In November 1984, External Affairs published “Canada’s Export Development Plan for Saudi Arabia.” The document notes: “To capitalize on the range of export opportunities in Saudi Arabia, greater focus on the most promising sectors of the market is required.” The department planned to serve as “an impetus to this process” by seeking to “provide an effective program of assistance to exporters and to foster an environment conducive to Canadian export development in Saudi Arabia.”

In the 1980s, the Canadian government organized federal and provincial trade missions to the Gulf kingdom. The 1984 document explains that the Canadian business sector played a significant role in the development of this pro-Saudi policy: “Ongoing consultations by trade officials with businessmen have ensured that private sector views have also been incorporated [into Canadian policy]. Given this concentration of effort and dedication of purpose, there is every reason to expect that Canada’s share of the Saudi market can be significantly expanded.”

During that decade, major Canadian investors in Saudi Arabia included Bell Canada Limited, Mitel, and Northern Telecom, while many other Canadian companies were active in the following industries: agriculture, aviation, electrical equipment, electronics, mineral development, petroleum, and telecommunications.

The export development plan notes that such investments had already made Saudi Arabia into Canada’s largest trading partner in West Asia. The External Affairs authors assert that “[it] should remain so for a considerable period of time given the unexploited potential of the marketplace” and the Saudi regime’s friendly relationship with the West.

By 2021, two-way trade between Canada and Saudi Arabia had reached $4.6 billion. Current Canadian companies with large infrastructure investment in Saudi Arabia include SNC-Lavalin and Bombardier.

Canada’s support for the Saudi-led war of aggression on Yemen is very much about the regional spread of a Western-oriented capitalism, and the securing of a favourable position for Canadian companies. It is not primarily about the Saudi regime’s security concerns, but the expansion of markets into Yemen, a terrain that has historically proven resilient in terms of outside subjugation.

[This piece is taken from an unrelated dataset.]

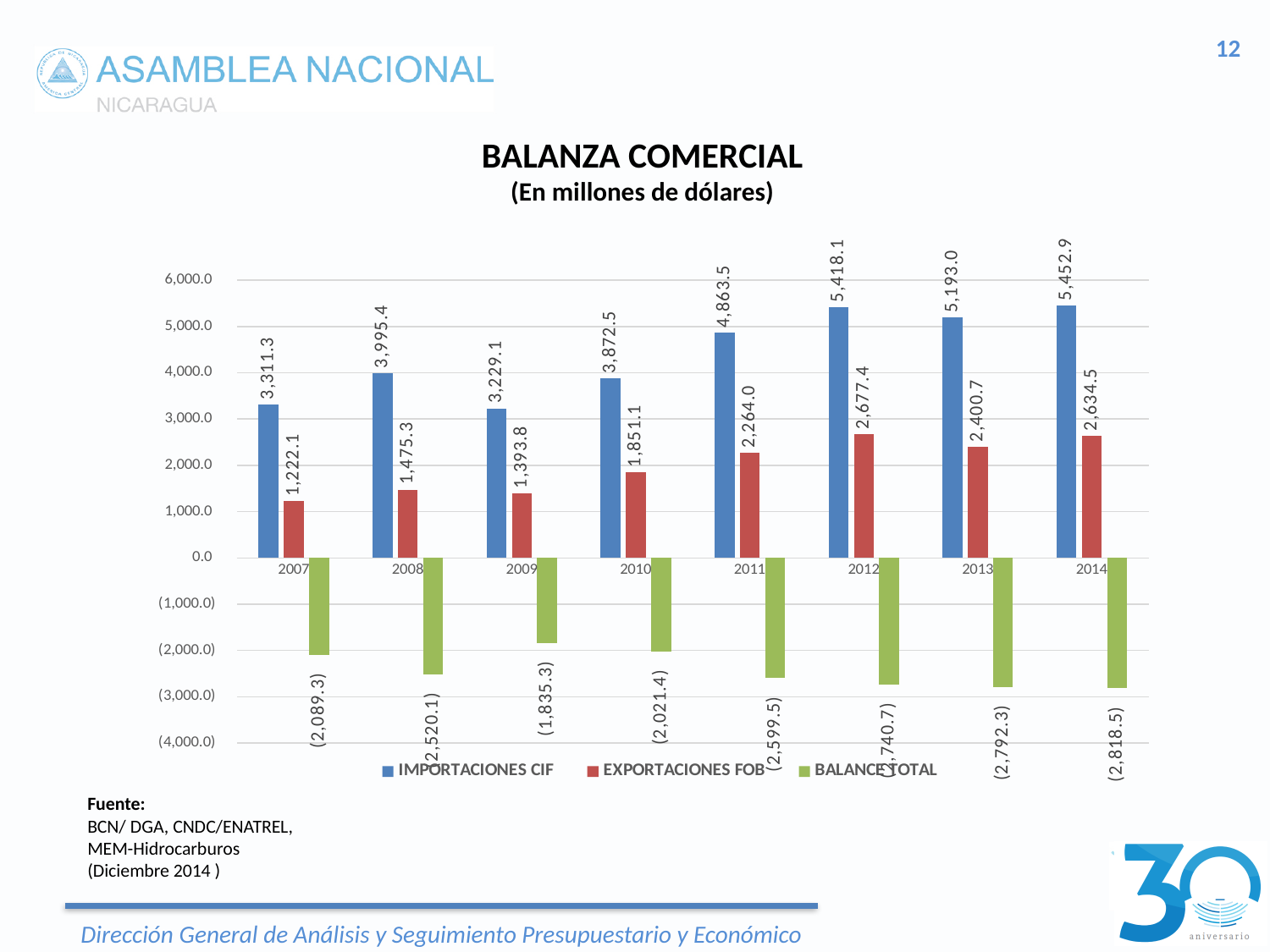
What is the difference between IMPORTACIONES CIF and EXPORTACIONES FOB in 2010? 2,021.4 How many series does the legend list? 3 In which year were IMPORTACIONES CIF highest? 2014 What is the value of EXPORTACIONES FOB for 2011? 2,264.0 What is the value of IMPORTACIONES CIF for 2014? 5,452.9 What is the BALANCE TOTAL value shown for 2009? (1,835.3) In which year were EXPORTACIONES FOB lowest? 2007 Did EXPORTACIONES FOB rise or fall from 2007 to 2012? rise Is the value of IMPORTACIONES CIF for 2009 greater or less than 3,000.0? greater What kind of chart is shown on the slide? bar chart Which year had higher EXPORTACIONES FOB, 2012 or 2014? 2012 How many years are shown on the x axis of the chart? 8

As Isa Blumi outlines in Destroying Yemen: What Chaos in Arabia Tells Us about the World, the war represents “a continued foreign effort to subordinate Yemenis, long defiantly independent from the globalization trends infesting the larger world.”

Summarizing Blumi’s argument, Inderjeet Parmar writes:

Yemen is both agent and victim of modernization, globalization, and neoliberalism, not to mention unbridled military aggression by Saudi Arabia and the United Arab Emirates, and their Anglo-American suppliers and sponsors. Their purpose and goal is, primarily through market and military forces… to transform Yemen into another cog in capitalist, global, financial and military-strategic systems. Yemen is only legible if it services the needs of regional and global powers. Yemen does not make sense unless it is integrated.

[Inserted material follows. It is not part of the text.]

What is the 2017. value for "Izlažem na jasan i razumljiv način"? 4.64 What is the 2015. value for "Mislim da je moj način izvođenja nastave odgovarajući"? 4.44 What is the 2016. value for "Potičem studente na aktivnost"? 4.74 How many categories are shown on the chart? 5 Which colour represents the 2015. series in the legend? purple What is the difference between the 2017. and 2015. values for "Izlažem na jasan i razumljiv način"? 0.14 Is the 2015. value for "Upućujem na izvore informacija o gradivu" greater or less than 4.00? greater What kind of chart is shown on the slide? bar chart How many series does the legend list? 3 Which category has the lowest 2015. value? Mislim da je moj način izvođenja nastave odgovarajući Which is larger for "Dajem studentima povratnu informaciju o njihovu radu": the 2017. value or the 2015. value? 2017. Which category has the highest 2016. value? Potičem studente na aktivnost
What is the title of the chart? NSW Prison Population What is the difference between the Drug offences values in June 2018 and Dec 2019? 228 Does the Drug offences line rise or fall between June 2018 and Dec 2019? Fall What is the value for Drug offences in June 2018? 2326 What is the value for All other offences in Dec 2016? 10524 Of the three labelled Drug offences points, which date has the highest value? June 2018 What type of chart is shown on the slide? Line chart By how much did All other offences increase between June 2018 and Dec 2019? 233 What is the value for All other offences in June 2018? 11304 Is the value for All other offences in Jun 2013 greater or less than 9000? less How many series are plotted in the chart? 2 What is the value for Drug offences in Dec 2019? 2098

Canadian foreign policy in West Asia has historically sought to empower regional actors who support this Western-oriented capitalist integration while targeting those who offer alternative modes of social, economic, and political organization. This is the context in which we need to view Canada’s seemingly blind support for the Saudi regime and virulent opposition to its enemies.

It is not bureaucratic inertia that prevents Ottawa from revising its relationship with the Saudis into one that respects human rights and the aspirations of oppressed peoples within and outside the country. As the document obtained by The Breach demonstrates, Canada’s support for Saudi Arabia is rooted in the logic of the Canadian state itself, which views the expansion of markets as its raison d’être in foreign policy regardless of the devastation it causes.